# Kayak Fishing in the Salt..



## ChuckFinley (Jun 26, 2009)

I'm about to pull the trigger on my first Kayak for chasing fish landlocked here in PA. I would also like to try my hand (after I'm more confident and practiced) at some inshore kayak fishing, maybe in VA or SC or even Ocean City MD... 

My question is this..I have a concern over sharks; I'm not overly fond of the toothy critters---how often do those of you who fish out htere see tham; and do they post much of a threat?


----------



## solid7 (Dec 31, 2010)

ChuckFinley said:


> I'm about to pull the trigger on my first Kayak for chasing fish landlocked here in PA. I would also like to try my hand (after I'm more confident and practiced) at some inshore kayak fishing, maybe in VA or SC or even Ocean City MD...
> 
> My question is this..I have a concern over sharks; I'm not overly fond of the toothy critters---how often do those of you who fish out htere see tham; and do they post much of a threat?


Funny story... I used to comment on how many sharks we have in Florida. Few people really have a clue, but I just happen to be one of the "enlightened" ones who are "in touch." Anyway, I was just expressing one day (with a matter of factness) how, if most people knew how many sharks were in the waters around the beaches alone, their irrational fears would prevent them from even setting a foot in the water. My all-knowing co-worker chimed in, something to the tune of, "you have a better chance of getting into a car accident AND getting hit by lightning than bit by a shark."

Wouldn't you know, that was the EXACT weekend that I got bit by a shark?

-=-=-=-=-

## What the task requires
Please return the kayak fishing thread word for word, from "## ChuckFinley (Jun" to "(Dec 31, 2010)". None of the data is needed.

## Data extract
-=-=-=-=-

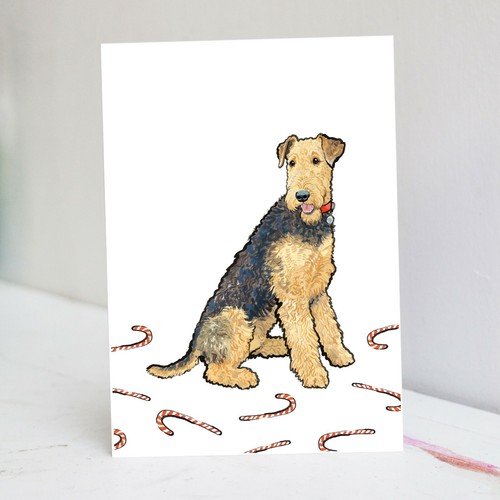 Airedale christmas card - christmas,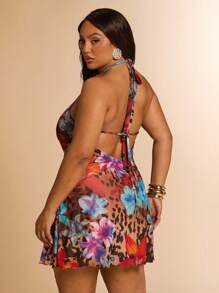 SHEIN BAE 大码女式休闲优雅花卉豹纹动物印花挂脖连衣裙，适合春夏季、休闲、度假 | 网眼短款紧身连衣裙、沙滩派对连衣裙、迷你连衣裙、音乐会连衣裙、沙滩派对连衣裙 - 紫色 - 查看 2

-=-=-=-=-

## Your solution
## ChuckFinley (Jun 26, 2009)

I'm about to pull the trigger on my first Kayak for chasing fish landlocked here in PA. I would also like to try my hand (after I'm more confident and practiced) at some inshore kayak fishing, maybe in VA or SC or even Ocean City MD... 

My question is this..I have a concern over sharks; I'm not overly fond of the toothy critters---how often do those of you who fish out htere see tham; and do they post much of a threat?


----------



## solid7 (Dec 31, 2010)